課題文.
---*---

赤い砂 伊岡瞬(著) 文藝春秋 (2020/11/10)

男が電車に飛び込んだ。

現場検証を担当した鑑識係・工藤は、同僚の拳銃を奪い自らを撃った。

電車の運転士も自殺。

そして、拳銃を奪われた警察官も飛び降りる。

工藤の親友の刑事・永瀬遼が事件の真相を追う中、大手製薬会社に脅迫状が届く。

「赤い砂を償え」――自殺はなぜ連鎖するのか? 現代(いま)を映し出した書き下ろし傑作!

いきなり文庫!

『代償』50万部突破
『悪寒』30万部突破の著者が放つ
感染症×警察小説

国立疾病管理センター職員、鑑識係、電車の運転士、交通課の警察官
――4人の死の共通点は、
「突然錯乱し、場合によっては他者を傷つけ、最後は自殺する」こと。

彼らに何が起きたのか――?

「「あとがき」で解説されていますが、この小説は2003年に著者がエボラ出血熱の悲惨な状況をみて危機感を感じて執筆した小説です。エボラ出血熱はフィロウィスル科エボラウィスル族に属するRNAウィルスによって引き起こされる疾病で、致死率が80%~90%に上るという劇症感染です。大きな話題になったのは2019年におけるコンゴ共和国における大流行ですが、その発生自体は1976年のスーダンにおけるものにまで遡ります。こういう劇症型の感染症は宿主がすぐに死亡してしまうため、かえって大流行になりにくいという皮肉な側面があるのですが、WHOが2020年に終息宣言を出そうとしたところ、また患者が発生。いまでも警戒が続いています。ちなみに決定的な治療法は確立されていません。

---*---

課題の目的.
課題文の「国立疾病管理センター職員、鑑識係、電車の運転士、交通課の警察官」から「治療法は確立されていません。」までを、「交通課」を「地域課」に置き換えて書き写せ。

(元データ)

---*---

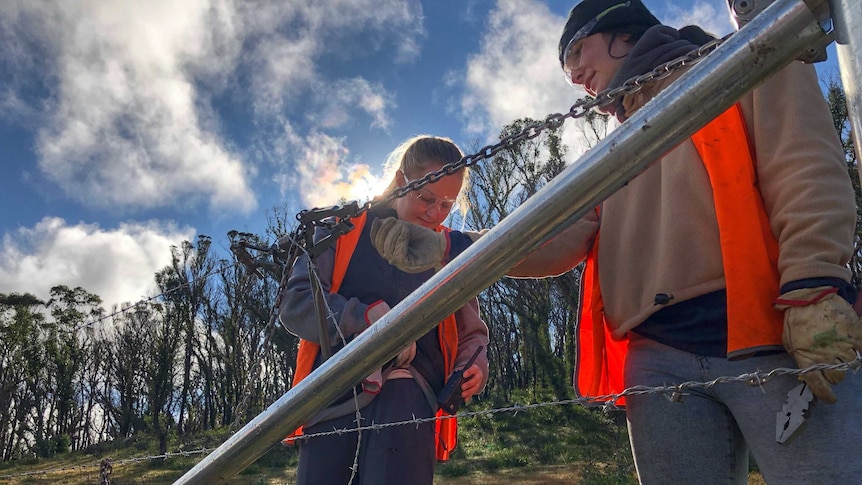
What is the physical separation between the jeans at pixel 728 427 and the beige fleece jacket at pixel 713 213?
0.14 metres

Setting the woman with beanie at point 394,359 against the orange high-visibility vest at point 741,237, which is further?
the woman with beanie at point 394,359

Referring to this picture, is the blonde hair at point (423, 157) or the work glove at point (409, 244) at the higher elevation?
the blonde hair at point (423, 157)

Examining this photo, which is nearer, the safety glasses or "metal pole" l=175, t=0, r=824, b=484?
"metal pole" l=175, t=0, r=824, b=484

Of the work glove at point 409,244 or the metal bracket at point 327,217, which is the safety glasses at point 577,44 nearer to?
the work glove at point 409,244

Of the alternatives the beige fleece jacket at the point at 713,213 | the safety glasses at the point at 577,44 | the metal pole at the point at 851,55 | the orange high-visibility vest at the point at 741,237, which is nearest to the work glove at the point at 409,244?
the beige fleece jacket at the point at 713,213

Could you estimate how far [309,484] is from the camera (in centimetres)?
171

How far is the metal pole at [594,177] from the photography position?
0.75m

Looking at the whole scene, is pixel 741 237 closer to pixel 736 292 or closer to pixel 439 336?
pixel 736 292

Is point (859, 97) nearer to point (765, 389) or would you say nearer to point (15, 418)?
point (765, 389)

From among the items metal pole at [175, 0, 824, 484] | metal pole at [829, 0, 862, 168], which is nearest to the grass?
metal pole at [175, 0, 824, 484]

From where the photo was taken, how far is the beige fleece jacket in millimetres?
1125

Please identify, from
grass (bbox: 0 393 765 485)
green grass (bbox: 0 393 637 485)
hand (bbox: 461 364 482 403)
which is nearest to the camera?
hand (bbox: 461 364 482 403)

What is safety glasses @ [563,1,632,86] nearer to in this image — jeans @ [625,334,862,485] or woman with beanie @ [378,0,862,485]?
woman with beanie @ [378,0,862,485]

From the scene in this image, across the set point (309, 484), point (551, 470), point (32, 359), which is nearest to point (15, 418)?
point (32, 359)
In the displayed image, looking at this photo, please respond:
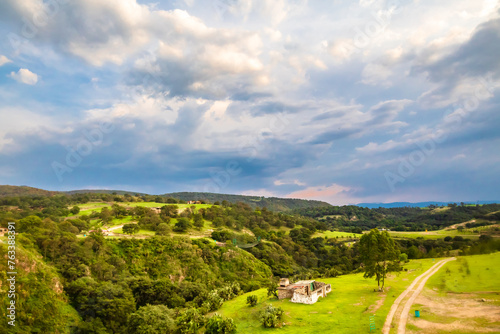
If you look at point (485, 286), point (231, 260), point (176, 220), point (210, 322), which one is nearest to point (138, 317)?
point (210, 322)

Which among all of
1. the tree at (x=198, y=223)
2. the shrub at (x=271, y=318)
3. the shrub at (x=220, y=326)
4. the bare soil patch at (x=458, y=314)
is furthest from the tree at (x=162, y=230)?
the bare soil patch at (x=458, y=314)

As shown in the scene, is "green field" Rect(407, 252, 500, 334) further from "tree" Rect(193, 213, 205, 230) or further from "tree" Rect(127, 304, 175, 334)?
"tree" Rect(193, 213, 205, 230)

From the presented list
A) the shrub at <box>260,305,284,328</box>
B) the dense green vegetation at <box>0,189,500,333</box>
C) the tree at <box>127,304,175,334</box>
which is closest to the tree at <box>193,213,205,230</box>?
the dense green vegetation at <box>0,189,500,333</box>

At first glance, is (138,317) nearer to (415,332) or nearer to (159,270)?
(159,270)

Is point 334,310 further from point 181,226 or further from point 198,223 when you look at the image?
point 198,223

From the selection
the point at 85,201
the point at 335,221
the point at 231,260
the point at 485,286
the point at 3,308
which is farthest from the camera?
the point at 335,221

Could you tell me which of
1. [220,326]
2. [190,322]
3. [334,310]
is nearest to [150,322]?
[190,322]

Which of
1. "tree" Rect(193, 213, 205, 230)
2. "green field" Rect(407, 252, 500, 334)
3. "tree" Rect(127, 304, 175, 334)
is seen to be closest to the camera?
"green field" Rect(407, 252, 500, 334)
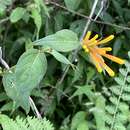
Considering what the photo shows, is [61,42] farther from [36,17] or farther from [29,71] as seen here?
[36,17]

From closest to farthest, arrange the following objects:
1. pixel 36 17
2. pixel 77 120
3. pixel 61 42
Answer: pixel 61 42 < pixel 36 17 < pixel 77 120

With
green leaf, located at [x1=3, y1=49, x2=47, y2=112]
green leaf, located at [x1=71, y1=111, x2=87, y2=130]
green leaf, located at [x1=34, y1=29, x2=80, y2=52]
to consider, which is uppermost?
green leaf, located at [x1=34, y1=29, x2=80, y2=52]

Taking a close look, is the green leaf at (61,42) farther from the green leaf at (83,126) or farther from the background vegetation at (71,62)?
the green leaf at (83,126)

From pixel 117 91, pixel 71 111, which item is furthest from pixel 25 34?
pixel 117 91

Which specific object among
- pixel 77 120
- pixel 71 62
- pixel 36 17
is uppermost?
pixel 36 17

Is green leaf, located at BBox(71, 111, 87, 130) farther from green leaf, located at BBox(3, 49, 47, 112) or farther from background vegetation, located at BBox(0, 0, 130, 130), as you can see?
green leaf, located at BBox(3, 49, 47, 112)

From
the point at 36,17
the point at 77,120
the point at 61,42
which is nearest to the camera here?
the point at 61,42

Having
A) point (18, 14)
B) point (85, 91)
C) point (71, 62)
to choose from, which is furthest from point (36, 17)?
point (85, 91)

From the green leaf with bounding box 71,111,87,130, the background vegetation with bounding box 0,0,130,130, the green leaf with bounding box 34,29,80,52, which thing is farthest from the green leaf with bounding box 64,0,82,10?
the green leaf with bounding box 34,29,80,52
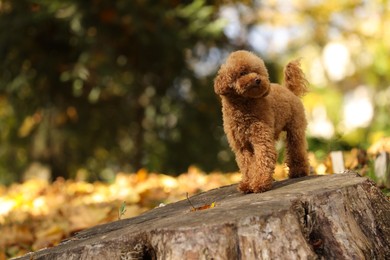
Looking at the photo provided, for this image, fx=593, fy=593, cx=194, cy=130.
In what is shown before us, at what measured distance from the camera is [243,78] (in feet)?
9.53

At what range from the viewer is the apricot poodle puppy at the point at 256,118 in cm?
297

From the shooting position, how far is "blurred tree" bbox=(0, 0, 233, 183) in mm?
7832

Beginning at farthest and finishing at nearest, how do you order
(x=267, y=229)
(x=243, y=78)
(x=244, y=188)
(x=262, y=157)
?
1. (x=244, y=188)
2. (x=262, y=157)
3. (x=243, y=78)
4. (x=267, y=229)

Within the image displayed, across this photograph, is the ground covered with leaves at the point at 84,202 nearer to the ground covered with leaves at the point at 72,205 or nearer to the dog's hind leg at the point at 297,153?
the ground covered with leaves at the point at 72,205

---*---

解答.
国立疾病管理センター職員、鑑識係、電車の運転士、地域課の警察官
――4人の死の共通点は、
「突然錯乱し、場合によっては他者を傷つけ、最後は自殺する」こと。

彼らに何が起きたのか――?

「「あとがき」で解説されていますが、この小説は2003年に著者がエボラ出血熱の悲惨な状況をみて危機感を感じて執筆した小説です。エボラ出血熱はフィロウィスル科エボラウィスル族に属するRNAウィルスによって引き起こされる疾病で、致死率が80%~90%に上るという劇症感染です。大きな話題になったのは2019年におけるコンゴ共和国における大流行ですが、その発生自体は1976年のスーダンにおけるものにまで遡ります。こういう劇症型の感染症は宿主がすぐに死亡してしまうため、かえって大流行になりにくいという皮肉な側面があるのですが、WHOが2020年に終息宣言を出そうとしたところ、また患者が発生。いまでも警戒が続いています。ちなみに決定的な治療法は確立されていません。